- [TEXT EXCERPT]:

——————————

# Miyata project...ID help and questions



## Dale Alan (Jun 14, 2015)

I picked this up yesterday and would like to know what I have but there is only one decal. I searched but can't get a positive ID . My pics are bad but hopefully good enough for now.It is quite a mutt,but I nnoticed they came with a mixture from the factory. It has Dura Ace FD and RD,Nitto stem and bars,Shimano 600 arobesque DT shifters,600 seatpost,DiaCompe GC levers and calipers...a real mutt. The fork is Tange w/ Miyata stamped dropouts.Rear dropouts are stamped Shimano. For some reason I don't have a pic of the whole frame. Any help would be appreciated,seems to be a nice bike. Not sure if this old body fits on a 58cm anymore .


----------



## Dale Alan (Jun 14, 2015)

Maybe another clue,not sure if these are period correct. I do know my feet will never go in them. Those days are gone.


----------



## T-Mar (Jun 14, 2015)

——————————

- [LISTING]:

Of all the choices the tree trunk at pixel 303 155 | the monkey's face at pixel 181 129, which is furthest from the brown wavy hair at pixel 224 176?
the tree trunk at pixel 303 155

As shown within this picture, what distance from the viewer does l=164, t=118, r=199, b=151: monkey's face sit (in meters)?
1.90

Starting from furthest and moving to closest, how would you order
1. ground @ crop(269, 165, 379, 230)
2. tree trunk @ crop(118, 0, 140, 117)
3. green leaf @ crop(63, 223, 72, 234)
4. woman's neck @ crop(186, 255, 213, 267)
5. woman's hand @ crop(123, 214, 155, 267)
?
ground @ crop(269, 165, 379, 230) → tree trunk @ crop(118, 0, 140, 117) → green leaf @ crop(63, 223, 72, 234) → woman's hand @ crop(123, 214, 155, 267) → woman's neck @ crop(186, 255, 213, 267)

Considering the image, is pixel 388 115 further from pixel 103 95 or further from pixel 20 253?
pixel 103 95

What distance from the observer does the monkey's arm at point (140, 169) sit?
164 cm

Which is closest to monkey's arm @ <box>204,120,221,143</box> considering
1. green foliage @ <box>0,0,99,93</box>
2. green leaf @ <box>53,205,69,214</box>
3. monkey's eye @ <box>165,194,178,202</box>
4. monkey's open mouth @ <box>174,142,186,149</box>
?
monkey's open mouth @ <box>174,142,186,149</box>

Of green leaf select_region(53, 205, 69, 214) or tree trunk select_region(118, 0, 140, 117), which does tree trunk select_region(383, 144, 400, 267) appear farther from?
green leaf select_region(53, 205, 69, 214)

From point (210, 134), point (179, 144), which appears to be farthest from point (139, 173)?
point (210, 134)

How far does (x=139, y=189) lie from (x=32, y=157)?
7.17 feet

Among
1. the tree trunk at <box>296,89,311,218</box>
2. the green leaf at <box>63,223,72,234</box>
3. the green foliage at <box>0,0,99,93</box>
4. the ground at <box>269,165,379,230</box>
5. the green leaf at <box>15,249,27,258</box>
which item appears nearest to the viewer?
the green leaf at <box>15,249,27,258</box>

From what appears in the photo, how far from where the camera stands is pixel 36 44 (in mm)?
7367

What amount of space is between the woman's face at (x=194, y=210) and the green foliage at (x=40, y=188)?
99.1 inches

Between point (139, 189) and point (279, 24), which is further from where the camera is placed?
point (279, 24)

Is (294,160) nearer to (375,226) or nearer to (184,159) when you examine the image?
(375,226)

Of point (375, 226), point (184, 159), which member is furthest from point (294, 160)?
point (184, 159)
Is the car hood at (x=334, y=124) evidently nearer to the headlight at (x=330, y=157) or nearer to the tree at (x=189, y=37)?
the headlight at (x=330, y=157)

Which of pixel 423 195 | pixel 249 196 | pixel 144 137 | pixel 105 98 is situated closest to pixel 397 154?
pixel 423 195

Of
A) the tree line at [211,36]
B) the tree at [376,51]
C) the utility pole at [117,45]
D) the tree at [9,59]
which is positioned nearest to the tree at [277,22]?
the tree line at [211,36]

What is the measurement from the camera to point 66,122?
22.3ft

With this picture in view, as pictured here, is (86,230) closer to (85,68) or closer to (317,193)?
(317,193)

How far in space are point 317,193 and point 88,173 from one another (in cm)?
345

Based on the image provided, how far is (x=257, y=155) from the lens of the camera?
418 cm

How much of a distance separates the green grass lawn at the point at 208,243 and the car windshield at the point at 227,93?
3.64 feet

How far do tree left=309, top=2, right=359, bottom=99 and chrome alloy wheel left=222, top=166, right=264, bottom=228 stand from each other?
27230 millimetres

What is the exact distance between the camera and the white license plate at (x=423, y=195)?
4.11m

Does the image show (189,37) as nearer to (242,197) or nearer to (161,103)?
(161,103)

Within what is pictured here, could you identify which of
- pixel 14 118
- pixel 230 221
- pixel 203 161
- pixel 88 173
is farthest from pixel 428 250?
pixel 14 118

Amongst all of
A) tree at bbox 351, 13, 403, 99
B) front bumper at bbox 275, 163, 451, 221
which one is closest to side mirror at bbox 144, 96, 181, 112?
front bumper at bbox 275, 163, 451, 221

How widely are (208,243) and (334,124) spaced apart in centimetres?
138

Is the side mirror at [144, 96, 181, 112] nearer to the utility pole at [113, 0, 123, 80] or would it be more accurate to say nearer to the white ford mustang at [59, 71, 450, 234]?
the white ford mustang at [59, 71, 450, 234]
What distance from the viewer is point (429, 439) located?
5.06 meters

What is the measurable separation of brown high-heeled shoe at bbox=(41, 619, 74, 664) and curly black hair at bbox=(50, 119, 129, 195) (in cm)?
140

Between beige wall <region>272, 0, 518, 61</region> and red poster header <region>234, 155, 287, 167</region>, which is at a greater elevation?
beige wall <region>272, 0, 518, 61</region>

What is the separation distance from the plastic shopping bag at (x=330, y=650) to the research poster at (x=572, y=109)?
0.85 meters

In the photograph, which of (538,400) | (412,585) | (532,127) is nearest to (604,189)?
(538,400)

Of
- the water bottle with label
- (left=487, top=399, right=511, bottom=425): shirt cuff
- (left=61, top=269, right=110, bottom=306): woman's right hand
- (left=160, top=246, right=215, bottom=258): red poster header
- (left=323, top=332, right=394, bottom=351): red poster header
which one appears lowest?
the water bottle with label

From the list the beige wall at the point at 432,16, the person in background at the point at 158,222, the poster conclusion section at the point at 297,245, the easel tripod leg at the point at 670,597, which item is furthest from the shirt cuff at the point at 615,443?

——————————

- [EXERCISE TASKS]:
1) List each component in the sentence of the Miyata forum thread that begins "It has Dura Ace FD and RD", as the poster names it.
2) Retype the stretch of the Miyata forum thread from "I picked this" through "58cm anymore .".

- [ANSWERS PER TASK]:
1)
- Dura Ace FD and RD
- Nitto stem and bars
- Shimano 600 arobesque DT shifters
- 600 seatpost
- DiaCompe GC levers and calipers

2)
I picked this up yesterday and would like to know what I have but there is only one decal. I searched but can't get a positive ID . My pics are bad but hopefully good enough for now.It is quite a mutt,but I nnoticed they came with a mixture from the factory. It has Dura Ace FD and RD,Nitto stem and bars,Shimano 600 arobesque DT shifters,600 seatpost,DiaCompe GC levers and calipers...a real mutt. The fork is Tange w/ Miyata stamped dropouts.Rear dropouts are stamped Shimano. For some reason I don't have a pic of the whole frame. Any help would be appreciated,seems to be a nice bike. Not sure if this old body fits on a 58cm anymore .